Make ARMV7 compile with xcode and add a CI job for it (#2537)
authorMartin Kroeker <martin@ruby.chemie.uni-freiburg.de>
Thu, 2 Apr 2020 08:30:37 +0000 (10:30 +0200)
committerGitHub <noreply@github.com>
Thu, 2 Apr 2020 08:30:37 +0000 (10:30 +0200)
* Add an ARMV7 iOS build on Travis

* thread_local appears to be unavailable on ARMV7 iOS

* Add no-thumb option for ARMV7 IOS build to get it to accept DMB ISH

* Make local labels in macros of nrm2_vfpv3.S compatible with the xcode assembler

.travis.yml
driver/level2/gemv_thread.c
kernel/arm/nrm2_vfpv3.S

index 0f20aef..2d82f88 100644 (file)
@@ -180,6 +180,12 @@ matrix:
         - CFLAGS="-O2 -Wno-macro-redefined -isysroot /Applications/Xcode-10.1.app/Contents/Developer/Platforms/iPhoneOS.platform/Developer/SDKs/iPhoneOS12.1.sdk -arch arm64 -miphoneos-version-min=10.0"
         - BTYPE="TARGET=ARMV8 BINARY=64 HOSTCC=clang NOFORTRAN=1"
 
+    - <<: *test-macos
+      osx_image: xcode10.1
+      env:
+        - CC="/Applications/Xcode-10.1.app/Contents/Developer/Toolchains/XcodeDefault.xctoolchain/usr/bin/clang"
+        - CFLAGS="-O2 -mno-thumb -Wno-macro-redefined -isysroot /Applications/Xcode-10.1.app/Contents/Developer/Platforms/iPhoneOS.platform/Developer/SDKs/iPhoneOS12.1.sdk -arch armv7 -miphoneos-version-min=5.1"
+        - BTYPE="TARGET=ARMV7 HOSTCC=clang NOFORTRAN=1"
 # whitelist
 branches:
   only:
index d577403..0d8c6b0 100644 (file)
@@ -72,9 +72,9 @@
        defined __BORLANDC__ )
 #  define thread_local __declspec(thread) 
 /* note that ICC (linux) and Clang are covered by __GNUC__ */
-# elif defined __GNUC__ || \
+# elif (defined __GNUC__ || \
        defined __SUNPRO_C || \
-       defined __xlC__
+       defined __xlC__) && !defined(__APPLE__)
══════
_To be done_
**1)** Answer these questions about the ARMV7 xcode commit:
(a) Which file has macros whose local labels were changed to suit the xcode assembler?
(b) What osx_image does the added Travis job use?
(c) What value does the new ARMV7 job give for -miphoneos-version-min?
**2)** According to the ARMV7 xcode commit, why was the no-thumb option added to the ARMV7 iOS build? Answer in one to three sentences.
**3)** Write what follows the last line of the ARMV7 xcode commit.

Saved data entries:
══════
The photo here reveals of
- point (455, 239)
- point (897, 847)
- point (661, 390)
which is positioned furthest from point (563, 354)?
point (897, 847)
══════
_Answers below_
**1)**
(a) kernel/arm/nrm2_vfpv3.S
(b) xcode10.1
(c) 5.1

**2)** The no-thumb option was added so that the ARMV7 iOS build would accept DMB ISH. In the Travis job, this appears as -mno-thumb in CFLAGS.

**3)**
 #  define thread_local __thread
 # else
 # define UNSAFE
index 7be1e97..82ae5e8 100644 (file)
@@ -61,20 +61,20 @@ USE OF THIS SOFTWARE, EVEN IF ADVISED OF THE POSSIBILITY OF SUCH DAMAGE.
        vldmia.f64      X!,     { d4 }
        vcmpe.f64       d4, d6                          // compare with 0.0
        vmrs            APSR_nzcv, fpscr
-       beq             KERNEL_F1_NEXT_\@
+       beq             1f     /* KERNEL_F1_NEXT_\@ */
        vabs.f64        d4,  d4
        vcmpe.f64       d0,  d4                         // compare with scale
        vmrs            APSR_nzcv, fpscr
        vdivge.f64      d2 , d4, d0                     // scale >= x ? x / scale
        vmlage.f64      d1 , d2 , d2                    // ssq += ( x/scale ) * ( x/scale )
-       bge             KERNEL_F1_NEXT_\@
+       bge             1f     /* KERNEL_F1_NEXT_\@ */
        vdiv.f64        d2 , d0, d4                     // scale / x
        vmul.f64        d2 , d2, d2                     // ( scale / x ) * ( scale / x )
        vmul.f64        d3 , d1, d2                     // ssq * ( scale / x ) * ( scale / x )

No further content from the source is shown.